Mariin akong nappikit ng matapos ang huling dahilan kung bakit ako sumusuko. I am trying to collect myself but it is hard because I have to continuously wipe this tears that just don't stop from falling as well as calming my ragged breathing. Ang dami kong hirap and now, I am so close to my ending. Finally.

"Jonathan Figueras, Aaron Pascual, Joseph Paul Rosales, Frances Arra Ramirez, Sara Gomez, and Jonas Figueras, you are all my reasons why. Each of you has taken the role of conquering Iris Kyle Figueras until I'm nothing but dirt. Each of you took pieces of me and did horrible things to it. And I am hoping that I will be your last victim, umaasa ako na walang iba pa ang makararanas ng mga pinag-daanan ko sa inyo. I am hoping that you all now start living your life with sensitivity to others dahil kung hindi, maaaring may sumunod pang iba sa akin and that will make my death otiose. I am hoping that my death will be a wake up call for everyone to be mindful of others and to be aware that each and everyone of us has varying levels of pain tolerance. Alam kong malalakas kayo but I am not like you guys, I can only take so much. I have long past reached my saturation point."

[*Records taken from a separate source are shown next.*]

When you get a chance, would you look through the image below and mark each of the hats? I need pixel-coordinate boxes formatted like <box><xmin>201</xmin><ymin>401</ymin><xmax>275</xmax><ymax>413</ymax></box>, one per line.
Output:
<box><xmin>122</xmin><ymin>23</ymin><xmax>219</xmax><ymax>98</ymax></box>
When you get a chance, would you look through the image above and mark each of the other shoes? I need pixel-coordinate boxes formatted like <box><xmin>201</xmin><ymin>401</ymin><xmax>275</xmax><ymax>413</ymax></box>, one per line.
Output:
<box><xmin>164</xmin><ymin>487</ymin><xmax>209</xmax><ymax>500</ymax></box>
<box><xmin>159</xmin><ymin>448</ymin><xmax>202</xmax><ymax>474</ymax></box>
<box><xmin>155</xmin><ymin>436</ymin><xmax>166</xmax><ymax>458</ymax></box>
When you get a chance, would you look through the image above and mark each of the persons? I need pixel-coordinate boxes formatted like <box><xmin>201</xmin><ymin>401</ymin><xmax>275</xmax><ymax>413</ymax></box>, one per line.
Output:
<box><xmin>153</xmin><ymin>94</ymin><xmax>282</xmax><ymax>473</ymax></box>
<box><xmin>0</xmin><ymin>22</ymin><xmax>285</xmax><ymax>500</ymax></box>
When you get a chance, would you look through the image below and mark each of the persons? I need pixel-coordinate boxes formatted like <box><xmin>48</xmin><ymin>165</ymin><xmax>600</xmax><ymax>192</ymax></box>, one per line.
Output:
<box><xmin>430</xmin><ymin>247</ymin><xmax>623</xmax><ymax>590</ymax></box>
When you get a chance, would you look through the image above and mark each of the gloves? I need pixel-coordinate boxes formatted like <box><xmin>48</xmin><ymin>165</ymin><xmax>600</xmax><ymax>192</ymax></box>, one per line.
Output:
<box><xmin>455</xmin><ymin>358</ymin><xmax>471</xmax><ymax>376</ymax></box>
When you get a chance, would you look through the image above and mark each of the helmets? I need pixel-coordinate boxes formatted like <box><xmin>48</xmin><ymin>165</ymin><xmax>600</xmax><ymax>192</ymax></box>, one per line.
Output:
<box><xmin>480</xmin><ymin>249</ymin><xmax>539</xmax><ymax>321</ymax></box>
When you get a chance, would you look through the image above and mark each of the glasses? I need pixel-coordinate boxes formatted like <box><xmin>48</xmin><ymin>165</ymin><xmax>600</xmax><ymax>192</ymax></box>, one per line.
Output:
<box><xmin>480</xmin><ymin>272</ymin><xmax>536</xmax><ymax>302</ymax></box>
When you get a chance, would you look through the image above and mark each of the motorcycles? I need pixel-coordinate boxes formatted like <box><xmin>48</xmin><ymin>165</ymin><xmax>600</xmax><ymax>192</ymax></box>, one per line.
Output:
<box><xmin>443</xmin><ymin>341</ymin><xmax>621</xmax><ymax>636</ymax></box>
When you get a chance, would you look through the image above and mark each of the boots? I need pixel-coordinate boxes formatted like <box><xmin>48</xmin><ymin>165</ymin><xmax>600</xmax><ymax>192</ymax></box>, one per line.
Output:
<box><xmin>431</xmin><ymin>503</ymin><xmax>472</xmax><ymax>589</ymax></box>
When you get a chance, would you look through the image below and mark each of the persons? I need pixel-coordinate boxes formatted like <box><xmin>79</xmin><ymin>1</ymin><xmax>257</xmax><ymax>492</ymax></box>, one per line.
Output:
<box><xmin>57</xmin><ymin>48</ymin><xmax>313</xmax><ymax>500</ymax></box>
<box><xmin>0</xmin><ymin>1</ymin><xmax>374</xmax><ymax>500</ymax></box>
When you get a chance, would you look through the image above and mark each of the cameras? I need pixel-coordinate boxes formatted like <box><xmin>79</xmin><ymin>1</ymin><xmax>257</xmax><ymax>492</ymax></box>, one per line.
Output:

The gentle breeze made the leaves of the sprawling trees dance once again and together with the chirping of birds, they seemed to form a show for the senses. I am glad I spent my last remaining hours here, I spent it admiring the beauty of nature. I will surely treasure this. "Thank you, my dearest viewer, for staying with me this whole time. Thank you for trying to get to know me through the videos I prepared. Thank you for hearing my emotions out. I can go on and on thanking you pero aabutin kasi tayo ng mag-damag at wala na akong ganoong khabang oras na natitira. But again, please know that I am grateful for hearing my reasons and that I am sorry that I will need to leave you. Alam ko naman na hindi mo ako kagaya, you can and you will handle my passing. So paano ba 'to? Hintayin na lang kita sa after life? I will wait for all of you, no matter how long that may take, and once we are all complete, babawi ako sa maaga kong pag-iwan sa inyo. Pero habang ako pa lang ang nasa after life, baunin niyo ang pagmamahal ko dahil iyan ang tanging hindi makukuha ng kahit sino man sa akin. No one will ever be able to take away my love for all of you."

"This has been me, Iris Kyle Figueras, saying thank you, I love you, and good bye."